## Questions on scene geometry
════════
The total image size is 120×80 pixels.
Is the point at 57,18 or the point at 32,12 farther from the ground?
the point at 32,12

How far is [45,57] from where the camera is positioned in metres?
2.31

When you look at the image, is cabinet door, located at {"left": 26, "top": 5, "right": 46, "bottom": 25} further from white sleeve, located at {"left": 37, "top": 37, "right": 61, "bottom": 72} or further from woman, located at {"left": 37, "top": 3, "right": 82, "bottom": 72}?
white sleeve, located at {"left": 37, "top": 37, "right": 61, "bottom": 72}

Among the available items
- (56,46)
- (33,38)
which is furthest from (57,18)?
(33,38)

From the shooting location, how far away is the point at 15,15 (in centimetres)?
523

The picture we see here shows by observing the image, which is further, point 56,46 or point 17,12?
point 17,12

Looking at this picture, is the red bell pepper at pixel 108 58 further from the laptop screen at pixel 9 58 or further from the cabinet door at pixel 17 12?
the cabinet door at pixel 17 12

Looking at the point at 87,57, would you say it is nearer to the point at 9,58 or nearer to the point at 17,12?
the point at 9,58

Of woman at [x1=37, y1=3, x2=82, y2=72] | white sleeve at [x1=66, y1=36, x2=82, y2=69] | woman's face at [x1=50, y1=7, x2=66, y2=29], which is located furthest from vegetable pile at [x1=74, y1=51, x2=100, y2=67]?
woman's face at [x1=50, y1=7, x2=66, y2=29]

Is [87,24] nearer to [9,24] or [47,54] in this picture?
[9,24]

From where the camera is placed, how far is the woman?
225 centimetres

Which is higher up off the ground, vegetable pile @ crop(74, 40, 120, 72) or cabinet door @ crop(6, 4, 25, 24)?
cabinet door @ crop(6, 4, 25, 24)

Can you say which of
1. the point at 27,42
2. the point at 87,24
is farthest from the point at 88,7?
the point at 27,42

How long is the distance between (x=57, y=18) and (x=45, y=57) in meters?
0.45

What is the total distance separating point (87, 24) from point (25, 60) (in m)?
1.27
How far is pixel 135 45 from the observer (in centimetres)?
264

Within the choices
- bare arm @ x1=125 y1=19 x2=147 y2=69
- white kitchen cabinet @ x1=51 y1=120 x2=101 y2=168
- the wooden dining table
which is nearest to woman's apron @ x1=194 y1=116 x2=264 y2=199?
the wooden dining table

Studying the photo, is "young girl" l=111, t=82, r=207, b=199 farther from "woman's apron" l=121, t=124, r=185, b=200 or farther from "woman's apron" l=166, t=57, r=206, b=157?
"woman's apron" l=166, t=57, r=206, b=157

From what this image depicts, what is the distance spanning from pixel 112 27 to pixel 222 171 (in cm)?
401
════════
## TASK STATEMENT
Format the listing's lines from the one containing "Within the choices" through the end of the listing, inclusive, as a Markdown table with the columns No. and Line. Leave out blank lines.

## OUTPUT
| No. | Line |
|---|---|
| 1 | Within the choices |
| 2 | - bare arm @ x1=125 y1=19 x2=147 y2=69 |
| 3 | - white kitchen cabinet @ x1=51 y1=120 x2=101 y2=168 |
| 4 | - the wooden dining table |
| 5 | which is nearest to woman's apron @ x1=194 y1=116 x2=264 y2=199? |
| 6 | the wooden dining table |
| 7 | Studying the photo, is "young girl" l=111, t=82, r=207, b=199 farther from "woman's apron" l=121, t=124, r=185, b=200 or farther from "woman's apron" l=166, t=57, r=206, b=157? |
| 8 | "woman's apron" l=166, t=57, r=206, b=157 |
| 9 | From what this image depicts, what is the distance spanning from pixel 112 27 to pixel 222 171 (in cm)? |
| 10 | 401 |